• _ESTRATTO DEL TESTO_
※ ※ ※

A causa di queste potenziali interazioni tra farmaci ed insetticidi potrebbe essere necessario ritardare eventuali interventi chirurgici e/o utilizzare protocolli terapeutici alternativi se l’animale è stato recentemente coinvolto in un caso di intossicazione da organofosforici o carbammati.

Inoltre, l’impiego concomitante di molecole con attività anticolinesterasica, pur con basse dosi, può indurre intossicazione a causa della progressiva inibizione delle esterasi.

SINTOMI CLINICI
La maggior parte dei casi di avvelenamento negli animali è di tipo acuto. L’insorgenza dei primi segni clinici solitamente avviene entro 15 minuti – 1 ora e sono rapidamente seguiti da segni di maggiore gravità. Tuttavia la tempistica varia in funzione della specie animale coinvolta, della molecola e della dose. Nel caso di alcuni organofosforici particolarmente liposolubili, l’insorgere dei segni clinici può essere ritardata anche di alcuni giorni e persistere poi per diverse settimane. A causa della variabilità della risposta individuale e del gran numero di molecole che possono causare l’intossicazione, non tutti gli animali avvelenati presentano gli stessi sintomi e non tutti gli inibitori della colinesterasi provocano uguale sindrome.

※ ※ ※

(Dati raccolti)
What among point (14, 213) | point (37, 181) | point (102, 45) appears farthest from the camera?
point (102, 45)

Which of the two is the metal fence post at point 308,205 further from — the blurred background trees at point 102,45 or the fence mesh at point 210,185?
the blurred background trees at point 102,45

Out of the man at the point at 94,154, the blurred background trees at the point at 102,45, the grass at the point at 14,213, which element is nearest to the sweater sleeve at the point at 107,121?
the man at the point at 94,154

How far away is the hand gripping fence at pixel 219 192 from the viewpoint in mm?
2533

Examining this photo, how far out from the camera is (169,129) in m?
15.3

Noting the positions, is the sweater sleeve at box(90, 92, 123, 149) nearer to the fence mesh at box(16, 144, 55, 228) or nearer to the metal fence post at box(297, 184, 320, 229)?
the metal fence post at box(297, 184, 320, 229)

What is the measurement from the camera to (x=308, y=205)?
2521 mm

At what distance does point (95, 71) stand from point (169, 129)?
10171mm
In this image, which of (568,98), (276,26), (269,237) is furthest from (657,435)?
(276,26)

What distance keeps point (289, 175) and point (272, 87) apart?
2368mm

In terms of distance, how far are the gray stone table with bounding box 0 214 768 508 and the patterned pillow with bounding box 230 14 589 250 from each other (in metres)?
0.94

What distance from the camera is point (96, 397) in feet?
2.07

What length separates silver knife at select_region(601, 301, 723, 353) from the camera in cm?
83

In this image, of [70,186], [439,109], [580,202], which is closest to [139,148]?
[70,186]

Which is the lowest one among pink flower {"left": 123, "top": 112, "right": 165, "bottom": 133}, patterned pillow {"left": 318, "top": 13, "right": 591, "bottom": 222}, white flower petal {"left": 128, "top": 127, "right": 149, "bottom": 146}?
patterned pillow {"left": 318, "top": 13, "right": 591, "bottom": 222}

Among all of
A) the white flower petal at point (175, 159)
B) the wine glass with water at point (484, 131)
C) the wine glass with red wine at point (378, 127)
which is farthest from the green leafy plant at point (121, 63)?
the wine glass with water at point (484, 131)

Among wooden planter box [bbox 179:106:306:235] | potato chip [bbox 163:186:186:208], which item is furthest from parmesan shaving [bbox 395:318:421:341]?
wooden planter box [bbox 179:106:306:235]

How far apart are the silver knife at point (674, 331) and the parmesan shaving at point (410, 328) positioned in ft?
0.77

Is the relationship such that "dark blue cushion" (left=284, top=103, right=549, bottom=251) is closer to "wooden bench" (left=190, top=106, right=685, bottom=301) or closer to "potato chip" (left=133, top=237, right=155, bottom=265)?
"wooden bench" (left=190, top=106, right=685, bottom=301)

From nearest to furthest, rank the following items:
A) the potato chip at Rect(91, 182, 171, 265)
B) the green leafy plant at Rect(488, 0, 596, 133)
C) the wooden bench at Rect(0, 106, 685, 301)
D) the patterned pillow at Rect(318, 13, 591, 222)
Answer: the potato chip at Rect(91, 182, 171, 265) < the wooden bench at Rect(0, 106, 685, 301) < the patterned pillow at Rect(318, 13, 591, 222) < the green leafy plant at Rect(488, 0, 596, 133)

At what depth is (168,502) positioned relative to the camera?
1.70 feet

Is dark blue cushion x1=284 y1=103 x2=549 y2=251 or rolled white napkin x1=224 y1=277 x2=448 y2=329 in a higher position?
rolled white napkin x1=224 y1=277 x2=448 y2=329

※ ※ ※

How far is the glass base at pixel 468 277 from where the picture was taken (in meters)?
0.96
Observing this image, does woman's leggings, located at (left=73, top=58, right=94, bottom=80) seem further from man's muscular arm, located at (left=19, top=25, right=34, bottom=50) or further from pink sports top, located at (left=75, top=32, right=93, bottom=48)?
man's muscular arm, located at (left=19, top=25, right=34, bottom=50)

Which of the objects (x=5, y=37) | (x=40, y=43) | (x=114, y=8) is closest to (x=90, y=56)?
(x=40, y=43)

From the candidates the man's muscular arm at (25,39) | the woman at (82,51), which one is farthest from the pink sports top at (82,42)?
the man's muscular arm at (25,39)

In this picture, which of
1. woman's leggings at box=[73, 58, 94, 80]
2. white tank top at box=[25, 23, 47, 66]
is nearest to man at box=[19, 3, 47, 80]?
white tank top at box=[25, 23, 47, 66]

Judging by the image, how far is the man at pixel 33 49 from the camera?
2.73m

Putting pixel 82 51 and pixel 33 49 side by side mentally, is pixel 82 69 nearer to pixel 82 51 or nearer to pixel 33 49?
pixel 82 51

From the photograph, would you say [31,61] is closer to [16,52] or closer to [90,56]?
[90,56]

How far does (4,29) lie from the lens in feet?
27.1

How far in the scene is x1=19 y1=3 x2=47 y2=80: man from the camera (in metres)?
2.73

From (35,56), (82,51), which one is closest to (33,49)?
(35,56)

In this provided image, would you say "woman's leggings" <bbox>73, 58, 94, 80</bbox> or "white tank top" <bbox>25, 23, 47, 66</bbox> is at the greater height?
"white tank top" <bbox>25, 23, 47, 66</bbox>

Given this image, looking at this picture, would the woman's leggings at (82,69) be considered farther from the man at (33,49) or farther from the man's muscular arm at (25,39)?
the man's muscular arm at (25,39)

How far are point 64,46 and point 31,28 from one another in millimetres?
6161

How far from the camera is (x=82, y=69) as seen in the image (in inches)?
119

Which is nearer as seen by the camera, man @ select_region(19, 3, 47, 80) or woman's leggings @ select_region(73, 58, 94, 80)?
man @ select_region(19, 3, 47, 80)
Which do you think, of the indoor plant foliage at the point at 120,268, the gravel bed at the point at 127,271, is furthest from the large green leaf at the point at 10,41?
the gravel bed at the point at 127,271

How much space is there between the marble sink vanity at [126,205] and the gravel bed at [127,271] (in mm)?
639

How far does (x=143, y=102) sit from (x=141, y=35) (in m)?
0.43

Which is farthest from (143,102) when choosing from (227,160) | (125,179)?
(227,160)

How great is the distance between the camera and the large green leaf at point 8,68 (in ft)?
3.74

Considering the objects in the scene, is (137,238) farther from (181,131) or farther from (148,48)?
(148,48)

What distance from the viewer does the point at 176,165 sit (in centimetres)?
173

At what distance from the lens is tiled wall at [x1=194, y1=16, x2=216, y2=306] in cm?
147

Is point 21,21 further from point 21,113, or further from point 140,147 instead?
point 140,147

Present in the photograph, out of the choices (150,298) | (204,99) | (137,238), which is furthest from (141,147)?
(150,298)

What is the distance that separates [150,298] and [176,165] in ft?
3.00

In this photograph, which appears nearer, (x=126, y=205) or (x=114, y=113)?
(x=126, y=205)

※ ※ ※

• _ESERCIZIO A_
Risponda alle seguenti domande sul brano relativo all'intossicazione da organofosforici e carbammati, indicando ciascuna risposta con il relativo numero:
(i) Di che tipo è la maggior parte dei casi di avvelenamento negli animali?
(ii) Entro quale intervallo di tempo si manifestano solitamente i primi segni clinici?
(iii) Quale processo rende possibile un'intossicazione quando si impiegano contemporaneamente molecole con attività anticolinesterasica, pur a basse dosi?
• _ESERCIZIO B_
Trascriva fedelmente il passo del brano relativo all'intossicazione da organofosforici e carbammati che va da "SINTOMI CLINICI" fino a "provocano uguale sindrome.".

• _RISPOSTA A_
(i) Di tipo acuto.
(ii) Entro 15 minuti – 1 ora.
(iii) La progressiva inibizione delle esterasi.

• _RISPOSTA B_
SINTOMI CLINICI
La maggior parte dei casi di avvelenamento negli animali è di tipo acuto. L’insorgenza dei primi segni clinici solitamente avviene entro 15 minuti – 1 ora e sono rapidamente seguiti da segni di maggiore gravità. Tuttavia la tempistica varia in funzione della specie animale coinvolta, della molecola e della dose. Nel caso di alcuni organofosforici particolarmente liposolubili, l’insorgere dei segni clinici può essere ritardata anche di alcuni giorni e persistere poi per diverse settimane. A causa della variabilità della risposta individuale e del gran numero di molecole che possono causare l’intossicazione, non tutti gli animali avvelenati presentano gli stessi sintomi e non tutti gli inibitori della colinesterasi provocano uguale sindrome.